Oliver was suddenly conscious of Ruth beside him. It pleased him and he said, ‘Hello, darling. How nice. I thought you were doing pony rides.’
‘Thought I’d take a break to see Andrea.’
They watched for a minute or two, then Oliver whispered, ‘This isn’t very exciting. Andy does more glamorous stuff on the breakfast table.’
‘Give the poor girl a chance. She’s only been vaulting for a fortnight. And it gets better, you’ll see.’

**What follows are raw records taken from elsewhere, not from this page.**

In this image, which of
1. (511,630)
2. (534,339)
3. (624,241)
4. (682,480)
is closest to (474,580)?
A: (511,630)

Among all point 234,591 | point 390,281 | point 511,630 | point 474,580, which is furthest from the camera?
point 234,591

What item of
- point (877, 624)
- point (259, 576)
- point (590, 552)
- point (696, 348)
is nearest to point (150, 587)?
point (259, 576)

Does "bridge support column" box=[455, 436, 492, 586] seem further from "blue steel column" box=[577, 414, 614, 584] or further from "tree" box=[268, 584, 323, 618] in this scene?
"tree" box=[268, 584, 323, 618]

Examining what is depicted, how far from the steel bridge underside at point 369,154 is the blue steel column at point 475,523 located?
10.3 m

Not a lot, thought Oliver, as one pubescent girl after another jumped onto Toppy and went through a series of manoeuvres and then jumped off again. They all wore skin-tight turquoise catsuits like Andrea’s and what looked like white ballet shoes. Their hair was variously done in tight plaits, buns, or laced with ribbons, neat as a pin and off their faces. All of them had glittery painted eyes, and cheeks dotted with sequins. No wonder Andrea likes this, thought Oliver, she must feel like the fairy on the Christmas tree.
It got better once Toppy was cantering, and the acrobatic skill standard went up with the experience of the girls. Some of them spun round, at a canter, so they were briefly riding backwards. Still, mostly they just seemed to pose like synchronised swimmers as Toppy kept a slow steady pace. Oliver sneaked a look at his watch. The display was advertised as a half-hour show and he was sorry to see they were only halfway through.
The tempo of the music hotted up and the riders became more daring, jumping on and off the horse from both sides, kneeling or standing briefly on her back.
Oliver wondered if he found it boring because they made it look so easy.
At last it was Andrea’s turn, and Oliver could not take his eyes off her. He had had no idea she possessed such control, or could ride with such agility and grace. His fear for her vanished in admiration.
‘Is she a million times better than the others,’ he asked Ruth, ‘or am I just an infatuated dad?’